**TEXT UNDER STUDY:**
════════════════════

The picture above is a screenshot of Firefox rendering the styled HTML output of chronisole.py run against the loopy.c program in the chroniquery examples dir. (Click on the picture to go to the HTML.) It’s like a fibonacci generator, but it’s not. If you run chronisole in a terminal without the HTML args, it will output the equivalent, but you need to have a 256-color xterm. To summarize its actions, it finds all the compilation units residing in the executable which have low_pc/high_pc info and uses that as the basis of the ranges of interest for an instruction scan. It loops over the source-lines as they are executed in sequence, grabs the lines, and looks up the values of the locals just after the source line completes execution. If each local’s value differs or was not in the previously executed line’s locals, it gets to be yellow, otherwise it is a subtle color.

the beginnings of a gdb execution trace visualization

GDB execution trace vis 1

Python code driving gdb via the mi2 interface (using pexpect and pyparsing) begets a trace file. Python code processing the trace file begets an html document (with syntax highlighting thanks to pygments.) The above is just a screenshot of the output, which you can actually browse here.

The “visualization” is pretty simple. Lines of code with a light green background were executed in the trace. 15 lines of context are shown around executed lines of code. The bars to the left show when the line of code was executed during the trace. If the code was a function call, its bar is extended until the function call completed based on conclusions drawn from knowing the stack depth at each step. There is currently no way to visually distinguish from the graphic between a line executed many times in rapid succession and a call that lasted a long time. You would need to either look at the code or cheat and use firebug.

The visualization is of a call to commit() using pysqlite2 on sqlite3 which fails because of an outstanding select that has not yet had all its rows retrieved. My conclusion is that clever generator tricks (not mine!) can bite you when any piece of your stack has concurrency issues… and pysqlite2 should report the most specific error string possible. (Going to provide a patch; still think the trunk would provide the rather generic error that bit me.) For those using trac’s version control abstraction, be warned that changeset traversal is most definitely a (logic) generator wrapping a row-results-fetching generator.

════════════════════

Saved data entries:
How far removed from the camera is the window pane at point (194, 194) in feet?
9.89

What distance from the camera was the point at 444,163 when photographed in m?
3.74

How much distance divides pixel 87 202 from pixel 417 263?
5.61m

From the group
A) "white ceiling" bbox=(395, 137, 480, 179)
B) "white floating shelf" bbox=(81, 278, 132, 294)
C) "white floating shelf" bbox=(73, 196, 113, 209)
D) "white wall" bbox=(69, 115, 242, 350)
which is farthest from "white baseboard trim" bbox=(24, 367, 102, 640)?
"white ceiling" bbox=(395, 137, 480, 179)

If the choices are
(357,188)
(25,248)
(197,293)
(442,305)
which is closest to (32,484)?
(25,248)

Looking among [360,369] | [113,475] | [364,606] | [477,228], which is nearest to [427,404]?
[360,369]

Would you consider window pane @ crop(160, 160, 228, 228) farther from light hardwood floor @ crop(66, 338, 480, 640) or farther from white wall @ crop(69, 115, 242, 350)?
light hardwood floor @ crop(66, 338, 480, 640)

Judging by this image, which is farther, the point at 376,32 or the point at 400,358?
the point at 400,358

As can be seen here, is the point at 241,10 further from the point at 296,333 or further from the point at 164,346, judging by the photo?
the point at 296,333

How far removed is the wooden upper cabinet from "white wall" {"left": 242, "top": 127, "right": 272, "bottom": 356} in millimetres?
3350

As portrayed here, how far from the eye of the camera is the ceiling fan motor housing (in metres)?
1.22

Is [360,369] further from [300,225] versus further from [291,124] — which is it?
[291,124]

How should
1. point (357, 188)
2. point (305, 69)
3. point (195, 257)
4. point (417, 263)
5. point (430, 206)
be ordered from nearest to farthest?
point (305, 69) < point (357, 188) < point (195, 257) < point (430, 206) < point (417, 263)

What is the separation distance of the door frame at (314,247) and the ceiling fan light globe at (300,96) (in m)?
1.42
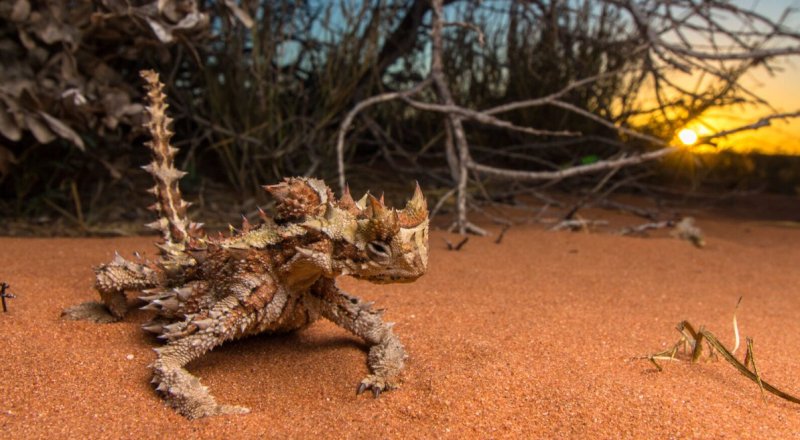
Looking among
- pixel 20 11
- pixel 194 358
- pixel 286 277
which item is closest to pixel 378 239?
pixel 286 277

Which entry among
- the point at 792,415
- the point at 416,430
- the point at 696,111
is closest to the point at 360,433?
the point at 416,430

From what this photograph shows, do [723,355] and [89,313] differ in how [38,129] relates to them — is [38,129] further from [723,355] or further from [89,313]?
[723,355]

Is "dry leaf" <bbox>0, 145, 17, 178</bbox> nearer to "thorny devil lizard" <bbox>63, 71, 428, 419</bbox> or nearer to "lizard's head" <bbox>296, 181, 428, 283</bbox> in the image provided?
"thorny devil lizard" <bbox>63, 71, 428, 419</bbox>

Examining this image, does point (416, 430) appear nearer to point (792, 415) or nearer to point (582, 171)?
point (792, 415)

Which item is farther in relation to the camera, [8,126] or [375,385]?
[8,126]

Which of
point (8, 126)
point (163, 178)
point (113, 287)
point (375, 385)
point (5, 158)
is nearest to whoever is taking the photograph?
point (375, 385)

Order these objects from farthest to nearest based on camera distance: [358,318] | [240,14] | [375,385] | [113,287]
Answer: [240,14] → [113,287] → [358,318] → [375,385]

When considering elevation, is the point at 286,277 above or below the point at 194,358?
above
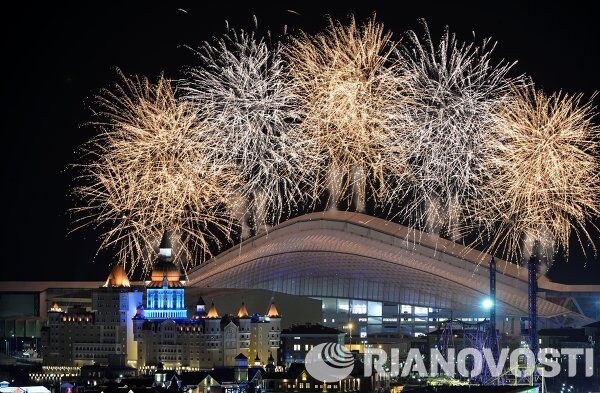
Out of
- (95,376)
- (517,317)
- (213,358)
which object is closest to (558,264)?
(517,317)

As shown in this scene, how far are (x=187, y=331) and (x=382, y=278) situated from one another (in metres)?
15.6

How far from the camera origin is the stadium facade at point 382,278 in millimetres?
84688

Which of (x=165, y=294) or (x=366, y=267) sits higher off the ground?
(x=366, y=267)

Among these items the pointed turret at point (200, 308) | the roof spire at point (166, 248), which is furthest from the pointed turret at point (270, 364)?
the roof spire at point (166, 248)

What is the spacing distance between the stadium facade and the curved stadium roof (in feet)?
0.19

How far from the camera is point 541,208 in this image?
2144 inches

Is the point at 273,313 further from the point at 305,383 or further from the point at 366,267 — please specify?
the point at 305,383

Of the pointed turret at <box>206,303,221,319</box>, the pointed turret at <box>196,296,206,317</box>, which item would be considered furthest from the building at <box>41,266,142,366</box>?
A: the pointed turret at <box>206,303,221,319</box>

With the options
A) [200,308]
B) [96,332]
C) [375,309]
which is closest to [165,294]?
[200,308]

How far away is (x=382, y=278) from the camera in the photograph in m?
88.2

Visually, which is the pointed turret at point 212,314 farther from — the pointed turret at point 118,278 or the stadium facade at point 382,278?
the stadium facade at point 382,278

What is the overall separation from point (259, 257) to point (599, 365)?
1015 inches

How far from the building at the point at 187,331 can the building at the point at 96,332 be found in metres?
0.77

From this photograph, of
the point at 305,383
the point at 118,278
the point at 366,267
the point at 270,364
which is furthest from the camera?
the point at 366,267
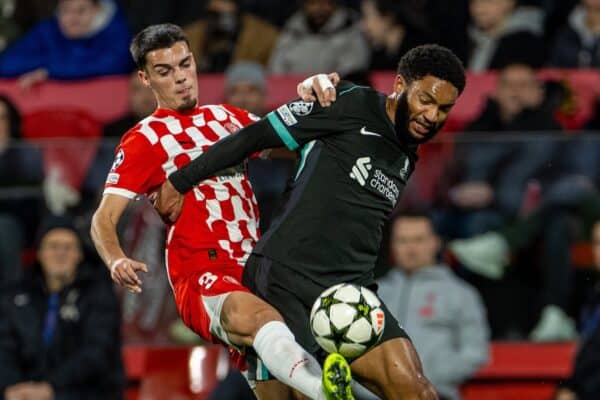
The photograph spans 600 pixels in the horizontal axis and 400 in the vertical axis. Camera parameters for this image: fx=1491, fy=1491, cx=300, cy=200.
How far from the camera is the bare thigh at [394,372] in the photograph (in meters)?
5.55

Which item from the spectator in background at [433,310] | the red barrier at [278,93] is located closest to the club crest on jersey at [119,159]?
the spectator in background at [433,310]

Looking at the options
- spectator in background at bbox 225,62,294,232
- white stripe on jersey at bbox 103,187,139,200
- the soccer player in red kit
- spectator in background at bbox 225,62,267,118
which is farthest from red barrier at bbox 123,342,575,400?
white stripe on jersey at bbox 103,187,139,200

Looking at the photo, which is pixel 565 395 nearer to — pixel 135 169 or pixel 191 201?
pixel 191 201

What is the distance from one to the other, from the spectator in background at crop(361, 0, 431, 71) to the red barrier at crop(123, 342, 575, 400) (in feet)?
7.38

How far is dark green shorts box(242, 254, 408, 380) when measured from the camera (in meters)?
5.67

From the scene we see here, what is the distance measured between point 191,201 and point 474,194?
2.99m

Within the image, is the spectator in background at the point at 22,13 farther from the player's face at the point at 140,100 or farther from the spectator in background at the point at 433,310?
the spectator in background at the point at 433,310

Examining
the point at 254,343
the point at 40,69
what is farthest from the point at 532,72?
the point at 254,343

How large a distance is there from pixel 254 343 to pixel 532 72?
14.3ft

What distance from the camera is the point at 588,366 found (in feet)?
26.5

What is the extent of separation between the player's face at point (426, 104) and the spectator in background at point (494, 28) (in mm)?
4246

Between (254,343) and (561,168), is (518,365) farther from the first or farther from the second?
(254,343)

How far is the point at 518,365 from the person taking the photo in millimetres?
8625

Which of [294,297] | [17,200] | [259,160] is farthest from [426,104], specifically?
[17,200]
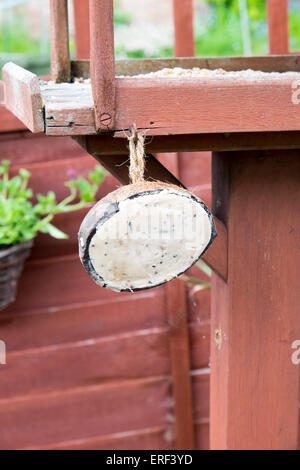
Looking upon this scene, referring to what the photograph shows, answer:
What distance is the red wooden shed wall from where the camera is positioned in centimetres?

════════════════════

**STUDY QUESTIONS:**
[1] In the text on execution trace visualization, what background color marks lines of code that were executed in the trace?
[2] Resume the text on execution trace visualization, picking up right after its final sentence.

**TASK ANSWERS:**
[1] A light green background.

[2]
GDB execution trace vis 2

The tracing mechanism is pretty straight-forward. The tracing class is told an interesting breakpoint and an ignore count. Once the count has been reached, “step” tracing begins. The idea was to do a first pass that just counts how many times the interesting breakpoint occurs before the program tanks, then we can skip to the last few before doing the (slow) step-wise tracing in the second pass. The goal would be to approximate a light-weight tracing mechanism where we can see what the program did before whatever bad state occurred. Gah! I was just going to say that there aren’t any open source tools readily available to accomplish that goal (dyninst/dpcl still require a bit of legwork), but it turns out that Chronicle (formerly Amber) has recently been released. (For whatever reason, Robert O’Callahan’s post didn’t show up in his feed via planet mozilla for me.) OTOH, this method is still potentially useful for remote gdb target debugging on actual hardware (albeit extremely slowly), or perhaps for a case where the program must do a lot of execution before the interesting part of the trace happens, lending itself to a non-valgrind solution. I presume you would pay the simulation price for valgrind the whole way through, unless valgrind can ‘absorb’ a running process into its simulation.

I also have a visualization done using visophyte’s model abstraction (if you are going to go and invent yet another multi-backend canvas abstraction layer, you might as well use it), but without some way to view the corresponding code and explore, it is useless. The generated HTML here is more useful, but still lacking in interactivity or true context. That would be the next step. The step after that would be throwing back in a concise and interactive visualization. The same effort required for that should allow me to produce interactive visualizations from thunderbird.